Dados de inflação

PCE dos EUA: especialistas divergem sobre corte de juros

O núcleo do PCE, que exclui preços de alimentos e energia, subiu 0,2%, abaixo das expectativas; índice cheio cresceu 0,3%

Fed
Foto: Divulgação

O núcleo do PCE (índice de preços de gastos com consumo) dos EUA avançou 0,2% no mês de abril, segundo dados divulgados nesta sexta-feira (31) pelo Departamento de Comércio americano. Com isso, em 12 meses, o avanço foi de 2,8%.

O resultado ficou abaixo da projeção de analistas, que esperavam um crescimento mensal de 0,3% e anual de 2,8%.

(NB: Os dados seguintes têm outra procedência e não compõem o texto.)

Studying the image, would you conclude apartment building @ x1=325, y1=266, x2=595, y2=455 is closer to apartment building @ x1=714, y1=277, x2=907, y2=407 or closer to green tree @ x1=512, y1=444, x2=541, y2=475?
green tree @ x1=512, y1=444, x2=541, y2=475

O núcleo do PCE é a medida de inflação preferida do Fed (Federal Reserve) e exclui variações de preços de alimentos e energia, considerados mais voláteis.

O índice cheio, que inclui essas categorias de preços, ficou em 0,3% na comparação mensal e em 2,7% na anual, em linha com as projeções de avanço de 0,3% mês a mês e de 2,7% ano a ano.

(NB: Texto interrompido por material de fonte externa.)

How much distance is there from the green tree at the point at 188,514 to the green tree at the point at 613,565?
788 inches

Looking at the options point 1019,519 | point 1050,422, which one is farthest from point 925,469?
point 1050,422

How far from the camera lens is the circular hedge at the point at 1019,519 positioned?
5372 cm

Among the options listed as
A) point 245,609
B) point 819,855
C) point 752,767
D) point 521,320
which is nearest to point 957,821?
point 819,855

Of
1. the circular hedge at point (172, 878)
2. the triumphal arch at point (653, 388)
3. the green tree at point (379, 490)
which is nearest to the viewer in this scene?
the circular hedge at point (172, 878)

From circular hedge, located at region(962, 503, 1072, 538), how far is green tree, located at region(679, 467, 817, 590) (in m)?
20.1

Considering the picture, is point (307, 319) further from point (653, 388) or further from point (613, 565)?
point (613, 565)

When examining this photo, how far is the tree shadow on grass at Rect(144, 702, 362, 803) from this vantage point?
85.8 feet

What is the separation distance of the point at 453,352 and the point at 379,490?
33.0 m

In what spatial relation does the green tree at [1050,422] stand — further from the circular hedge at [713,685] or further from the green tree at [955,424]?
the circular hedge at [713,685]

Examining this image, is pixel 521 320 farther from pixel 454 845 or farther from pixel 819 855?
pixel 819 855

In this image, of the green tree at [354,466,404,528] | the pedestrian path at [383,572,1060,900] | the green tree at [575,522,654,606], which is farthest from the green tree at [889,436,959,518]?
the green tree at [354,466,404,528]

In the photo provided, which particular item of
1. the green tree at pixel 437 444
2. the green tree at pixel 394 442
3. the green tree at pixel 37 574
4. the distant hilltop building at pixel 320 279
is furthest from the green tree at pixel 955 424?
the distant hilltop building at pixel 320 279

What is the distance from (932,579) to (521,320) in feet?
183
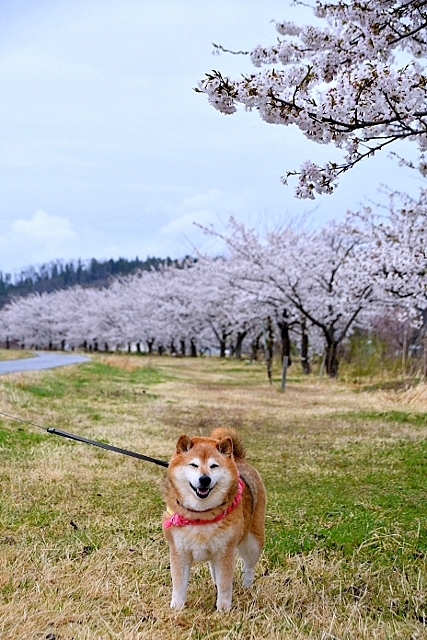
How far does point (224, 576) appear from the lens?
128 inches

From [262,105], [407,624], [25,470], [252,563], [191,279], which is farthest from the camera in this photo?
[191,279]

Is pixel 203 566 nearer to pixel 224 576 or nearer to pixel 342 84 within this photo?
pixel 224 576

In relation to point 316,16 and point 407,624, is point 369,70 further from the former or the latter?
point 407,624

Na avaliação do economista-chefe do banco Master, Paulo Gala, o resultado, junto aos dados do livro bege e à revisão do PIB dos EUA no primeiro trimestre do ano, aumenta as chances de corte de juros em setembro.

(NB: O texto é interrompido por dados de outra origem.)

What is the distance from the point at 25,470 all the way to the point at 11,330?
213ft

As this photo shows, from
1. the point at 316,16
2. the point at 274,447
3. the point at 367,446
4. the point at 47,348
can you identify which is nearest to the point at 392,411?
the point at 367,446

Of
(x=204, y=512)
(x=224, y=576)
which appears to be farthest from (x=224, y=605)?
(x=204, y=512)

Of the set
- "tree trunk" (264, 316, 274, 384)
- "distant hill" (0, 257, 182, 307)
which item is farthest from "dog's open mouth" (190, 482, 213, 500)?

“O resultado do PCE é mais uma boa notícia para a inflação e recoloca as chances de corte de juros em setembro. Na quarta-feira, tivemos o livro bege, que ressalta as preocupações dos diretores do Fed de pressões inflacionárias, por outro lado, mostra alguma fraqueza em atividade econômica para os EUA. Essa sequência, mais um PIB mais fraco, aumenta a chance de corte mais cedo e, portanto, acalma o mercado”, disse Paulo Gala.

Para Andressa Durão, economista da ASA Investments, apesar de o PCE de abril evidenciar uma desaceleração frente aos números do primeiro trimestre do ano, é insuficiente para que o Fed dê início aos cortes na taxa de juros.

“É uma taxa que ainda consideramos elevada. O Fed quer ver números ao redor de 0,20% nas próximas divulgações para garantir confiança na desaceleração da inflação. No nosso cenário, a inflação continuará rodando em taxas elevadas”, pontuou Durão.

Beto Saadia, economista e diretor de investimentos da Nomos, avalia que a propabilidade de início de corte nos juros americanos continua para o mês de novembro.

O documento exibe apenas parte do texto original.